→ **DATA RECORDS**:

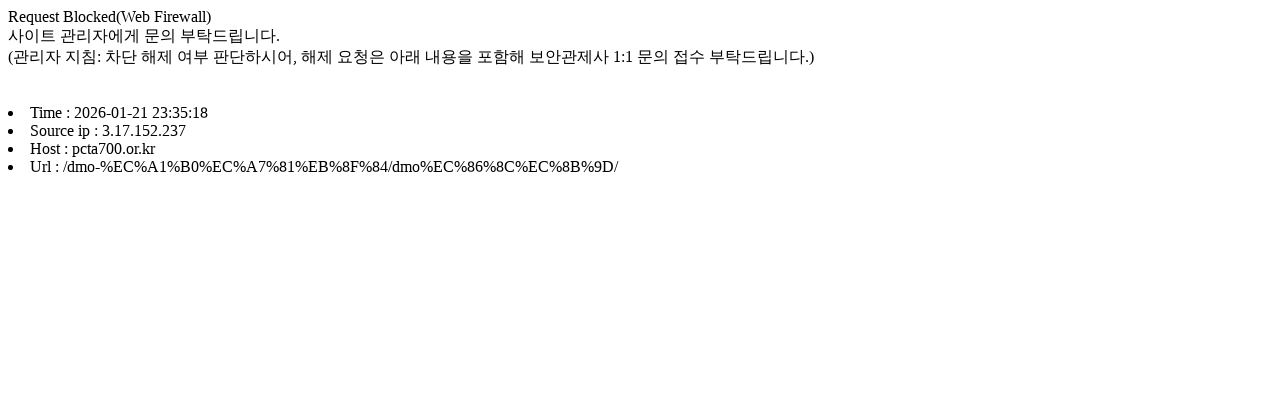

--- FILE ---
content_type: text/html
request_url: https://pcta700.or.kr/dmo-%EC%A1%B0%EC%A7%81%EB%8F%84/dmo%EC%86%8C%EC%8B%9D/?uid=41&mod=document&pageid=1
body_size: 376
content:
Request Blocked(Web Firewall) <br> 
����Ʈ �����ڿ��� ���� ��Ź�帳�ϴ�.<br> 
(������ ��ħ: ���� ���� ���� �Ǵ��Ͻþ�, ���� ��û�� �Ʒ� ������ ������ ���Ȱ����� 1:1 ���� ���� ��Ź�帳�ϴ�.)<br><br><br><Li> Time : 2026-01-21 23:35:18 </Li><Li> Source ip : 3.17.152.237 </Li><Li> Host : pcta700.or.kr </Li><Li> Url : /dmo-%EC%A1%B0%EC%A7%81%EB%8F%84/dmo%EC%86%8C%EC%8B%9D/ </Li>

→ **TASK**:
Copy out all of the entries exactly as they stand, with no pictures in your copy.

→ **WRITTEN SOLUTION**:
--- FILE ---
content_type: text/html
request_url: https://pcta700.or.kr/dmo-%EC%A1%B0%EC%A7%81%EB%8F%84/dmo%EC%86%8C%EC%8B%9D/?uid=41&mod=document&pageid=1
body_size: 376
content:
Request Blocked(Web Firewall) <br> 
����Ʈ �����ڿ��� ���� ��Ź�帳�ϴ�.<br> 
(������ ��ħ: ���� ���� ���� �Ǵ��Ͻþ�, ���� ��û�� �Ʒ� ������ ������ ���Ȱ����� 1:1 ���� ���� ��Ź�帳�ϴ�.)<br><br><br><Li> Time : 2026-01-21 23:35:18 </Li><Li> Source ip : 3.17.152.237 </Li><Li> Host : pcta700.or.kr </Li><Li> Url : /dmo-%EC%A1%B0%EC%A7%81%EB%8F%84/dmo%EC%86%8C%EC%8B%9D/ </Li>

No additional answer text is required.